» AIM
Please rewrite the items from the line with "In the shot" to the line with "What is the measurable" as a numbered list, leaving out blank lines.

------------------------

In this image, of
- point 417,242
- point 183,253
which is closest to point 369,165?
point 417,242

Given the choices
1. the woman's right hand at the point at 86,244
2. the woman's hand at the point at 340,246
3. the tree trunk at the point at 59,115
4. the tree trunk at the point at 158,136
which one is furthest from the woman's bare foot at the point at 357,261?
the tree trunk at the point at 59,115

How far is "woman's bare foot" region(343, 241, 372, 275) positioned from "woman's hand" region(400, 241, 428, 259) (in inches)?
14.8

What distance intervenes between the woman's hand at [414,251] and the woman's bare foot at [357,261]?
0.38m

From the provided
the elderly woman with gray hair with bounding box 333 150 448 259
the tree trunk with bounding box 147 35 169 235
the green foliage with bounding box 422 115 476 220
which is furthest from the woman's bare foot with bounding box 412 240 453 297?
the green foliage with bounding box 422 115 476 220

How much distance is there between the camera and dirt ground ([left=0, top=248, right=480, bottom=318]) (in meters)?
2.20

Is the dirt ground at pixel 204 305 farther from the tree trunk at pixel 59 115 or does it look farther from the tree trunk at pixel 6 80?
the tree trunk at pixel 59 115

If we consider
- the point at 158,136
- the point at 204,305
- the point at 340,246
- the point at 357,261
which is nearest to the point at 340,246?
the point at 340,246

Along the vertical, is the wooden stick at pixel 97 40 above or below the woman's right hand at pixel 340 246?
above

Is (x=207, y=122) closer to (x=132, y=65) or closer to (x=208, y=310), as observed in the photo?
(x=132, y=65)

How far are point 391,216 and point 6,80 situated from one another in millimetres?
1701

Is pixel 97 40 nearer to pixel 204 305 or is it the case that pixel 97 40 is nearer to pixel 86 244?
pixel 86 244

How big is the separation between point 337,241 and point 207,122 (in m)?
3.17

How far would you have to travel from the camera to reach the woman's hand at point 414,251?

------------------------

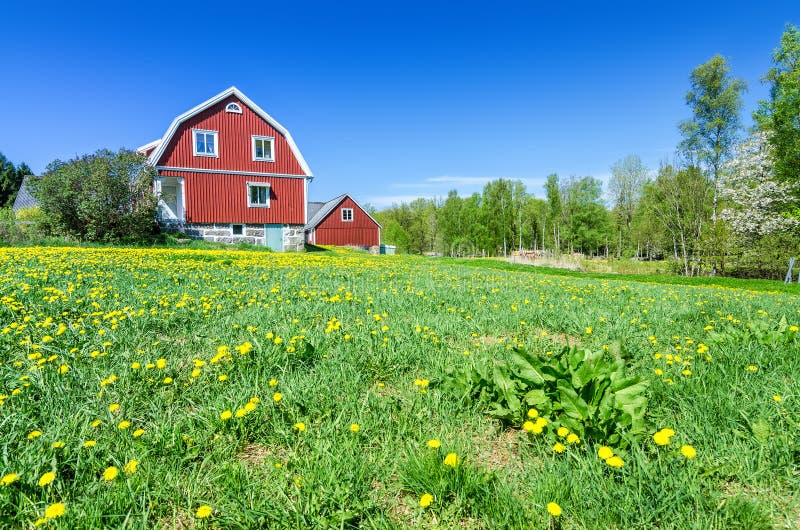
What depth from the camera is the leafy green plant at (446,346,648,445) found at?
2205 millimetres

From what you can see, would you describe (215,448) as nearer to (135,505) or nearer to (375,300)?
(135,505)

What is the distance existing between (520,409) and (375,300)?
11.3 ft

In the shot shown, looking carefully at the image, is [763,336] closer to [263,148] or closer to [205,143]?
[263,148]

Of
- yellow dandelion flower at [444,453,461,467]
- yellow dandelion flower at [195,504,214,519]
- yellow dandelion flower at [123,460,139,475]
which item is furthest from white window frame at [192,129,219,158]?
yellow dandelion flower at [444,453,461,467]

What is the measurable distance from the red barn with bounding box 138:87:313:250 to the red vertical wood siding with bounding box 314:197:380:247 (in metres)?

------------------------

» REPLY
1. In the shot shown, looking carefully at the image, is [763,336] closer to [263,148] or closer to [205,143]?
2. [263,148]
3. Of
4. - yellow dandelion flower at [444,453,461,467]
5. - yellow dandelion flower at [195,504,214,519]
6. - yellow dandelion flower at [123,460,139,475]
7. which item is furthest from white window frame at [192,129,219,158]?
8. yellow dandelion flower at [444,453,461,467]
9. What is the measurable distance from the red barn with bounding box 138:87:313:250 to the red vertical wood siding with bounding box 314:197:380:247 (in metres)?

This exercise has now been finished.